Con la morte di Francesco, questa supplenza si interrompe. E con essa si apre una fase di silenzio scomodo. Chi raccoglierà il testimone? Chi saprà parlare non solo ai governi, ma ai popoli? Non solo alle cancellerie, ma alle coscienze?
Il rischio è che, nel vuoto lasciato dalla voce papale, si rafforzino quelle più fragorose ma meno
significative. Le voci identitarie, reazionarie, apocalittiche. Le narrazioni che vendono sicurezza in cambio di libertà, semplificazioni in cambio di complessità, isolamento in cambio di coesione. La geopolitica della paura, in contrapposizione a quella della misericordia.

Una sfida per l’Europa: recuperare la propria funzione narrativa

È qui che si apre la vera sfida per l’Europa: tornare a essere interprete di un ordine simbolico, oltre che economico. Recuperare la propria funzione narrativa. Tornare a dire qualcosa di significativo al
mondo, senza aspettare che lo facciano altri. Senza rifugiarsi dietro la diplomazia anonima di un comunicato stampa. Senza cedere ogni volta il ruolo di testimone, di guida, di custode.
Perché ciò che la morte di Francesco ci consegna, al di là del lutto, è un’eredità scomoda. Non ci ha detto cosa pensare. Ci ha mostrato come pensare. Ha restituito dignità al silenzio, al dubbio, alla compassione. Ha ricordato che potere e coscienza non sono incompatibili.
Se l’Europa saprà ascoltare, non dovrà nemmeno imitare. Dovrà solo tornare a essere ciò che in fondo è sempre stata nei momenti migliori della sua storia: una forza spirituale prima ancora che
una forza politica.
Una voce che sa ancora parlare al mondo, non perché ha più carri armati o più PIL, ma perché ha più idee. Più coraggio. Più profondità.
E se non lo farà, se continuerà a delegare la propria anima a voci esterne, allora il vero vuoto non sarà quello lasciato da Francesco, ma quello che noi stessi ci siamo costruiti.

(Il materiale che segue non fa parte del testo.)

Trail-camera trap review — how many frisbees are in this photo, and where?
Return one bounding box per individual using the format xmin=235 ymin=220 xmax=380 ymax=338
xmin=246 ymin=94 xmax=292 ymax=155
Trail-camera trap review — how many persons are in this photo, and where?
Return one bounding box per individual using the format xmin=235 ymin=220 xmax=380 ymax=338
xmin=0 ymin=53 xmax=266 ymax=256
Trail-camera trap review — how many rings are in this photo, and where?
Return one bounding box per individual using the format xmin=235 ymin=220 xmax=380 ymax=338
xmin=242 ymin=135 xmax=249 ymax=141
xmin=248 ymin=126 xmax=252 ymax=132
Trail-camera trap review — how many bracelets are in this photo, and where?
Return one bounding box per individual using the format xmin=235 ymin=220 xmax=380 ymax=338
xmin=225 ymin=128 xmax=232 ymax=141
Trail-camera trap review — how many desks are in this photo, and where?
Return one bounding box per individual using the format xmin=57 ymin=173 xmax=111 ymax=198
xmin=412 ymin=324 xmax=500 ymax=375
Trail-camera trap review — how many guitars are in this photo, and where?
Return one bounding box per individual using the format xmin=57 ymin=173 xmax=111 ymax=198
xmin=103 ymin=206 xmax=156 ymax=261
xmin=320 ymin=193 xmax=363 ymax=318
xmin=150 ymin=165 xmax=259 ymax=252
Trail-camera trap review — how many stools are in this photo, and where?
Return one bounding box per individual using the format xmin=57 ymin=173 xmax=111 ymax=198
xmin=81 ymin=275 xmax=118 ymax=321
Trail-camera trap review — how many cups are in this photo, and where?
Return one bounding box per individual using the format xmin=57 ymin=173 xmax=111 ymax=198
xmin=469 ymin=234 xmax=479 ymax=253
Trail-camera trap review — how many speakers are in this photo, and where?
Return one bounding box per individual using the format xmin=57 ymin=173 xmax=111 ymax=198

L’Italia tra Vaticano e Bruxelles

L’Italia, da sempre al crocevia tra sacro e secolare, ha occupato una posizione strategica nella proiezione esterna della Chiesa. Il Vaticano, con la sua dimensione extraterritoriale, ha trasformato
Roma in una capitale morale e simbolica, nodo centrale della diplomazia multilaterale e dei processi di mediazione. Questa vicinanza fisica e culturale ha garantito all’Italia un ruolo privilegiato nei teatri internazionali, pur non sempre meritato dalla qualità della sua classe dirigente. Tuttavia, negli ultimi anni, questa rendita simbolica è andata progressivamente erodendosi.
L’ascesa delle forze sovraniste ha generato una narrazione politica dominata da istanze identitarie,
protezionistiche, in aperta antitesi con quella diplomazia morale che Francesco ha tentato di strutturare su scala globale. Se da un lato l’Italia ha continuato a ospitare il centro della cattolicità,
dall’altro ha smesso di incarnarne la vocazione: è mancata un’adesione autentica a quella visione del mondo che il Pontefice argentino ha cercato di trasmettere, fatta di diritti umani, giustizia sociale, cooperazione internazionale.
Il paradosso è evidente: mentre il Papa parlava alle periferie del pianeta, l’Italia si trincerava nelle proprie ansie di identità. Mentre Francesco incontrava i rifugiati, Roma siglava accordi di
contenimento con governi ambigui. Mentre il Pontefice denunciava le diseguaglianze globali, il dibattito politico italiano si riduceva alla contabilità del “prima gli italiani”. In questo scarto si
consuma l’ambiguità italiana: una nazione geograficamente centrale ma moralmente decentrata.
Con la morte di Papa Francesco, si chiude un’epoca in cui la Chiesa ha di fatto sopperito alle
carenze del sistema politico italiano in materia di credibilità esterna. Il Papa – uomo, pastore, leader
globale – ha spesso parlato laddove le istituzioni italiane tacevano. Ha rappresentato un’Italia
migliore: più visionaria, più coerente, più rispettata nel mondo. Ora che quella voce si è spenta, la
crisi non è solo ecclesiastica. È anche profondamente italiana. Si è smarrito un punto di riferimento che, pur non istituzionale, suppliva a un vuoto sempre più evidente.

Roma caput mundi

Oggi, Roma non è più la capitale morale d’Europa. È sede di potere, ma non di visione. È centro di negoziati, ma non di narrazioni. La fine del pontificato di Francesco segna la necessità, per l’Italia, di ridefinire il proprio ruolo nel contesto europeo e mediterraneo. Smettendo di vivere di rendita ritrovando, se possibile, un’autonomia progettuale e morale che non dipenda solo dall’eco
vaticana. In caso contrario, il Paese rischia di assistere, muto e disorientato, al tramonto della propria centralità, mentre altri – più coerenti, più credibili – prenderanno la parola.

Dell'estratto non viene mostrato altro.